**Page excerpt**:
>>>
Do you have a guilty pleasure book?
Though I don’t read a lot of genre fiction at all, I enjoy reading the mystery novels of PD James and James Lee Burke. That’s not much to feel guilty about, though, considering the quality of the writing and the richness of PD James’ Detective Adam Dalgliesh and James Lee Burke’s Lieutenant Dave Robicheaux.

What is your favorite genre? Which do you avoid? 
I read literary fiction, both novels and short stories. I follow short fiction through literary journals such as Paris Review, Ploughshares, Boulevard, Missouri Review, and smaller journals. There’s a lot of great inventive work going on and I’ve had the pleasure of having my short stories published in several journals: "The Clearing", "Up North of the County Line""In This Wide and Wicked World", and "By No Means".  There’s also a lot of puerile rubbish driven by shock value. Admittedly, I’m not a voracious consumer of the latest, hottest novel writers, mostly because modern publishing has been compromised by concerns other than strictly literary quality. I do admire the work of some new authors such as CE Morgan. Otherwise, I’m catching up on all the great literature I know I’ll never finish in my lifetime. I have no interest in the romance or fantasy genres. Real relationships and human history are more interesting to me.

What is a book that you’re afraid to read?
I only fear my time being wasted by bad writing.

What is a book you dislike/hate that everyone loves? Do you remember the last time you put down a book without finishing?
I was excited to read Bryan Washington’s Memorial, with its Houston setting. On the surface, the characters and situations should have been compelling. I was shocked by the writing quality. It read as informal journaling rather than polished writing.

What book is currently sitting on your nightstand?
I keep a small pile of books, especially poetry that I can dip into. There’s a volume of Lord Byron (poems selected by Paul Muldoon), Milton’s Paradise Lost, and a couple of cherished anthologies I’ve had since undergrad days, English Romantic Poetry (ed. Stanley Appelbaum) and Metaphysical Poetry (ed. Paul Negri). Ralph Ellison’s Juneteenth is there as well because I mean to read it next.

What’s the last great book you read? The last book you recommended to everyone you know?
<<<
**Aim of the exercise**:
Summarize the reading interview above in two sentences.

**Recorded data**:
>>>
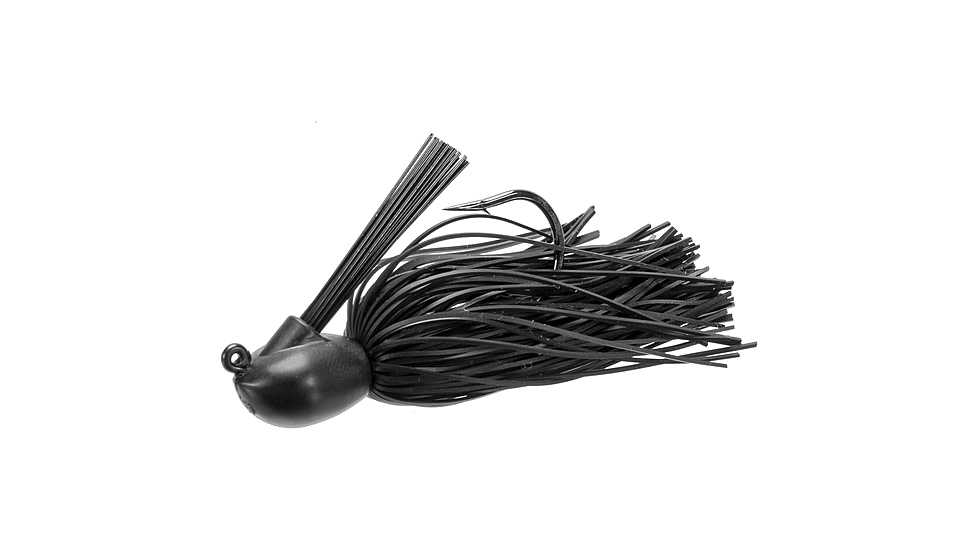 Keitech Tungsten Model I Casting Jig, Black, 1/2oz, #2/0 Hook, Hand Glued Fiber Guard, Sr40 Skirt, 1/Bg, RJ12001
<<<
**Result of this exercise**:
The interviewee calls the mystery novels of PD James and James Lee Burke a guilty pleasure, mainly reads literary fiction and short fiction in literary journals, and has no interest in romance or fantasy. The interviewee fears only bad writing, was shocked by the writing quality of Bryan Washington's Memorial, and keeps poetry such as a Lord Byron volume, Paradise Lost, and two anthologies on the nightstand, along with Ralph Ellison's Juneteenth to read next.